Tears ~ that's all I have on my face and keyboard right now.
Lord, please be with Stephanie and Rob as they raise their children to be loving, caring, God-filled Christians. Please help ease the anxiety of leaving the baby years behind and fully remember such sweet, tender moments. Lay your hands on the Evans family and do what only You can do ~ heal. Through your son, the perfect sacrifice, Amen.

Clarissa said...

He'll be fine ... I'm glad you can have some time for yourself. If you ever leave the preschool. :)

Quiara said...

I hope he had a wonderful day at school. My nephew (who is three years 7 months -- and four days, but who's counting?) started pre-school in Mississippi today. He's not even my son and I get all googoo over that kid. ^_~

God puts kids in the world to keep us humble, keep us wondering, and keep us aware of how very out of shape we are. ^_~ (At least that's what it does for me.)

Susan - said...

So, how did he do? And you? The picture is adorable. Didn't I tell you boys are special? God knew what he was doing when he gave me two boys.
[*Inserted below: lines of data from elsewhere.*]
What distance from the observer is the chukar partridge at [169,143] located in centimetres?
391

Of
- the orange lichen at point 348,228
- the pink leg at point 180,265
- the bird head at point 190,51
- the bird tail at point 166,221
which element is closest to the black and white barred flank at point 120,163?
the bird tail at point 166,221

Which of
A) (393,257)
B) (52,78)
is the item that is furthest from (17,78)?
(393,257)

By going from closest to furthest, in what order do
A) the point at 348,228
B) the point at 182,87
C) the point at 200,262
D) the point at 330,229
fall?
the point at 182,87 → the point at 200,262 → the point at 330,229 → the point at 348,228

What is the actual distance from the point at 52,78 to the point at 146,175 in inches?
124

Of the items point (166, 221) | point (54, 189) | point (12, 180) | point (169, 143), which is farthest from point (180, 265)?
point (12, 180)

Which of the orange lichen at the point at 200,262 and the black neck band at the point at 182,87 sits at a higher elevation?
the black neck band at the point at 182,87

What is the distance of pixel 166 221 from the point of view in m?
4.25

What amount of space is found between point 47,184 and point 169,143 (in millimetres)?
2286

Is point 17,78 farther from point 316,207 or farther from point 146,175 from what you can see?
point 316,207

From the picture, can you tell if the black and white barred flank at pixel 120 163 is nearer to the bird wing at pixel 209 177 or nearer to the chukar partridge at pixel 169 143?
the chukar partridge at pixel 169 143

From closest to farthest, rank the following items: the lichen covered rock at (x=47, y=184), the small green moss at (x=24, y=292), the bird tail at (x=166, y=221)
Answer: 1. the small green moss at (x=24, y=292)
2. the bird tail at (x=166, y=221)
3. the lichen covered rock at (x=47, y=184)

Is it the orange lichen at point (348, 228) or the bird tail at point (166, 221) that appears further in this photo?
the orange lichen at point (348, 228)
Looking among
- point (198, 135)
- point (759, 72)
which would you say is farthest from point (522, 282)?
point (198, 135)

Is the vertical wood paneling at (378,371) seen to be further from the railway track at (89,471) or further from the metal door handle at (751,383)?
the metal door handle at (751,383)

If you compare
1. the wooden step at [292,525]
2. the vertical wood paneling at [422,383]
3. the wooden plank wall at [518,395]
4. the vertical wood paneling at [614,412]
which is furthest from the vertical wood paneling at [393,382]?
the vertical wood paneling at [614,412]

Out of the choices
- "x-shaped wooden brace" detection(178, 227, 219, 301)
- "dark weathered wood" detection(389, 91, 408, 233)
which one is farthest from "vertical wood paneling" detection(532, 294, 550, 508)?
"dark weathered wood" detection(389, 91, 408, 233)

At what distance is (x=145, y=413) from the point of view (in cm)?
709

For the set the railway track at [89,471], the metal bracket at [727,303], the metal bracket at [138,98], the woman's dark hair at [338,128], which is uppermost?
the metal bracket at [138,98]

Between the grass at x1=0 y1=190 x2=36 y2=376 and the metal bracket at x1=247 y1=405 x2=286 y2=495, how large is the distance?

I think you are right, those early scares make us more protective and appreciative of happy healthy children.

SG said...

TWO GREAT PRAISES ON TUESDAY! First deby woke up and then...Rhett walked in class and did not even let out a peep. No tears at all ...not even for me! You have no idea how shocked and happy I was about that.
I have to leave McKenna in Mothers Day Out for the first time tomorrow. I may cry then. I am very attached to little "BaKenna" and I doubt I will be able to leave her if her class is like it was on Tuesday (she is going Thursdays only)with all 10 babies in there crying their eyes out! She is such a sweetie but she latches on tight for security. Those poor teachers can't hold all 10 babies so i do not know how she will do. Great now I have separation anxiety for other peoples kids! I must have letting go issues to deal with!